治療を終え、薬箱に薬を仕舞いながら、お国は卓堂に笑いかけた。

「じゃどん……」

卓堂は一瞬戸惑った表情になった。

少し離れたところで、柿の実をむいている三郎がちらりと視線をよこした。ざるには、むきおわった柿が山盛りになっている。裏庭に鈴なりになっている渋柿を干し柿にするつもりで、今日一日ふたりでむいていたのだ。

「昨夜、お好きだとおっしゃったでしょう」

あちこち旅をしてきた卓堂が、各地のおいしい食べ物の話をしていた。海の幸に恵まれない上州ではつまらないでしょうとお国が聞くと、寒い地方の干し柿が好きだと言っていたのだ。
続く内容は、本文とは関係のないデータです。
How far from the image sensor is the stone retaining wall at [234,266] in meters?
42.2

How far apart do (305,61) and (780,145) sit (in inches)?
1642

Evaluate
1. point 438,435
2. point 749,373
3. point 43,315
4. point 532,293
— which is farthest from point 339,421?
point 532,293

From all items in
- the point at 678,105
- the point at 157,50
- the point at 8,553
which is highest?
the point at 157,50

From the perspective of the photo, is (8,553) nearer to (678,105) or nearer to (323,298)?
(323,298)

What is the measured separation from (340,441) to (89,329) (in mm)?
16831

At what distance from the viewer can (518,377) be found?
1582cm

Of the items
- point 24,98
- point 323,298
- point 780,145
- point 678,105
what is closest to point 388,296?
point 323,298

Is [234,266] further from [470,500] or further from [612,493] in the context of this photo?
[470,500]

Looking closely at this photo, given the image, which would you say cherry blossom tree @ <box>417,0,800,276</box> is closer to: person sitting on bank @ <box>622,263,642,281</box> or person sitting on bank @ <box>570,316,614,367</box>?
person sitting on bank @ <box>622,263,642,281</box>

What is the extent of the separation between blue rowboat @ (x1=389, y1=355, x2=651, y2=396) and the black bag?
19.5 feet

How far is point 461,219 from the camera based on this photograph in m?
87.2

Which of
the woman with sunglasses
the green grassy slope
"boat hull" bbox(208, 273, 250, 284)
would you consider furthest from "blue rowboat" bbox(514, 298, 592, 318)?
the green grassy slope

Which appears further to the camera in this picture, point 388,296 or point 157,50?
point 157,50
「お国さぁは、こげな正体不明な男の世話をするのが、ほんのこち嫌でないでごわすか」

「全然。……それどころか、気づまりな実家から出られて、清々しているんです」

そう言ったのは本心だった。卓堂が複雑そうな顔をして見返した。

「いえね。元々はひとり娘のあたしが、婿をとるものとばかり思っていたんですよ。だけど、父に後妻が入って、年の離れた弟が生まれたんです。慌てて嫁入り先を探したっていうのに、出戻ってしまって。……実家では、少し居心地が悪かったんですよ。友だちも、みんな嫁に行っちゃいましたしね」

ここでの暮らしは快適だった。このまま三人で暮らしていくのも悪くはない。そう思ってしまう。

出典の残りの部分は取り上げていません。